In “African Life”, Sombron is a privileged boy who goes to school and spends time with his friends and family. One day, a sudden earthquake destroys his once carefree lifestyle and sets him on a journey of self discovery where he learns the meaning of taking what he needs, not just what he wants, all while meeting a helpful friend along the way.
Although this illustrated 21 page book took the pair about a year to complete, the planning behind it began years before, while they were in seventh grade.
The two first met in sixth grade at Del Mar Middle School and quickly became good friends. Only a year later, the duo took the initial steps in the long process of creating their own published book.
Kaveh was the one to come up with the idea of creating a children’s book. Knowing Silvera’s passion for art, Kaveh decided to ask her to be the illustrator for “African Life”.
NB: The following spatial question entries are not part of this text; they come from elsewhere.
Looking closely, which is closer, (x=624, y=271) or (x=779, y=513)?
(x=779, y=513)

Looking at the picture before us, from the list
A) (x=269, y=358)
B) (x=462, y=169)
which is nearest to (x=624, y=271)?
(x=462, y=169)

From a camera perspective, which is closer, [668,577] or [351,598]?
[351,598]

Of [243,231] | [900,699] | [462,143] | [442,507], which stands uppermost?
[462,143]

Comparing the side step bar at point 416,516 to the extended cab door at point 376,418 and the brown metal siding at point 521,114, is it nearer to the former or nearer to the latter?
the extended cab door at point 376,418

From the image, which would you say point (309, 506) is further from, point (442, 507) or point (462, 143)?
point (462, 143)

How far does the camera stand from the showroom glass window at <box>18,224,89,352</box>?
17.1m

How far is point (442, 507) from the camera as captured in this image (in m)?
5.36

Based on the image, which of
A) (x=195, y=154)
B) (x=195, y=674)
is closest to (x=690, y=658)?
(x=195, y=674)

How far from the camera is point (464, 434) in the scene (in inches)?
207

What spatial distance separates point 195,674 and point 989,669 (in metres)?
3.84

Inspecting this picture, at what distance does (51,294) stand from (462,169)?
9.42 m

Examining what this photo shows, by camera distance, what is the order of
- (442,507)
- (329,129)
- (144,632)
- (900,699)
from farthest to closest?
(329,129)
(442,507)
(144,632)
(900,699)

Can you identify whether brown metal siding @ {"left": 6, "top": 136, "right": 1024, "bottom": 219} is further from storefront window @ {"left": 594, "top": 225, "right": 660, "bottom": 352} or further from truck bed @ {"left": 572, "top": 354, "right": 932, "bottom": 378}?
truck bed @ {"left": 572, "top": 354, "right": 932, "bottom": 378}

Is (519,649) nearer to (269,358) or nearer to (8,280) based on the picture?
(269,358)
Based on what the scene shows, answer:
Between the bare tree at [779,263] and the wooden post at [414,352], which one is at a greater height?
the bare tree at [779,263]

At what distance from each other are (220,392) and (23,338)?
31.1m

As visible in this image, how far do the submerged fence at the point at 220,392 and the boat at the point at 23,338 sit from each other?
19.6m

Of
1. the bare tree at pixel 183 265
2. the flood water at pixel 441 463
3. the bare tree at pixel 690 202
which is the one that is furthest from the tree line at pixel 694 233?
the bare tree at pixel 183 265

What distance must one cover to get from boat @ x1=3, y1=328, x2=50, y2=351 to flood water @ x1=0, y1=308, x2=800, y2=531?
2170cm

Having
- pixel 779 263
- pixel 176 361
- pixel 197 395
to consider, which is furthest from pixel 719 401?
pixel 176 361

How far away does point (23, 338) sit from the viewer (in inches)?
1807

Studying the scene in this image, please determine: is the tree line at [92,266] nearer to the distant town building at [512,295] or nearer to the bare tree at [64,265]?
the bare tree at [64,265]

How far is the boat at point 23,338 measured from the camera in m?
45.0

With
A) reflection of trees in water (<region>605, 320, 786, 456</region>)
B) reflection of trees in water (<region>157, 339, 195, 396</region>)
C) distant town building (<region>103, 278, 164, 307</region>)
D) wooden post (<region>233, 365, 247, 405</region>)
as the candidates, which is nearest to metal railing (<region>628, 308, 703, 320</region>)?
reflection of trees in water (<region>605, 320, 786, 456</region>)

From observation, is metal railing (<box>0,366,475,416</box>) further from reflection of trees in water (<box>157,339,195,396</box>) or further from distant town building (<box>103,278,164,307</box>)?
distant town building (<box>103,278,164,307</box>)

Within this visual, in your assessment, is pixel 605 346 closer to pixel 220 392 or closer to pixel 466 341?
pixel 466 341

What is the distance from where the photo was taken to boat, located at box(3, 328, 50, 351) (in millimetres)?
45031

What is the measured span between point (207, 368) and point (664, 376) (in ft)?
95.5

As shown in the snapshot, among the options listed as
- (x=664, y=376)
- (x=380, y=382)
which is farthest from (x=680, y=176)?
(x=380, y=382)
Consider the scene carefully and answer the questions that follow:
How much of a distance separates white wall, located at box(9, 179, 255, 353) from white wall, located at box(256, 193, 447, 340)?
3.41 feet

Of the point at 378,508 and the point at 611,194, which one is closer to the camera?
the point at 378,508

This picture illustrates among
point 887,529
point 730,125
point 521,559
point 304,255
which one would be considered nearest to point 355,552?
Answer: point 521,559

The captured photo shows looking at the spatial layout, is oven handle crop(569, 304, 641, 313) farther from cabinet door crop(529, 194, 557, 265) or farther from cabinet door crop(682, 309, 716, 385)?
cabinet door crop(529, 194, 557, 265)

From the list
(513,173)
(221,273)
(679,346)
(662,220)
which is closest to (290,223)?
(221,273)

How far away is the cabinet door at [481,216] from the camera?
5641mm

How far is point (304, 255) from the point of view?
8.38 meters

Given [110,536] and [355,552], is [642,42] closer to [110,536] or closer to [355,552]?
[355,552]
“Originally [the book was] just for fun. Also, I had written a picture book for my younger cousins, that I gave to them, which made me decide to start writing this one,” Kaveh said.
Kaveh drew inspiration from her love of the island of Madagascar, and looked to resources like her public library and her parents for help.
“As far as writing, I wrote it and then I talked to my mom and the public library near me, the Belvedere Tiburon Library. I got their feedback on how to make a picture book, and how to make it kid friendly,” Kaveh said.
Silvera worked with the text that Kaveh produced and created sketches for each page, using colored pencils and markers for color. Once she was done, she would scan the image and edit the image on photoshop to make it ready for print.
Silvera also looked for resources to help make the book more appealing to children.
“To help me with the illustrations, I checked out some cartoon books because I really wanted it to be kid friendly. That’s why I made the illustrations much more cartoony,” Silvera said.
On July 3, the book was finally published and became available for purchase on a self-publishing website called Lulu.com. With a price set at $24.99, their book has sold a total of four copies so far.
Both Kaveh and Silvera see themselves using their creative skills again in the future. Although Kaveh likes to write, she sees it as a future hobby rather than an occupation, and Silvera wishes to use her creativity to market for STEM fields (occupations in science, technology, engineering and mathematics).
“STEM fields are actually demanding artists to market their products. I plan on either being a graphic designer for those companies or something else,” Silvera said.
Becoming published was a memorable moment for both girls, who are happy with the book’s reception.
“I’m able to finally share my work with people. I’m receiving positive feedback from people and some profit as well. It shows that the hard work really paid off,” Silvera said.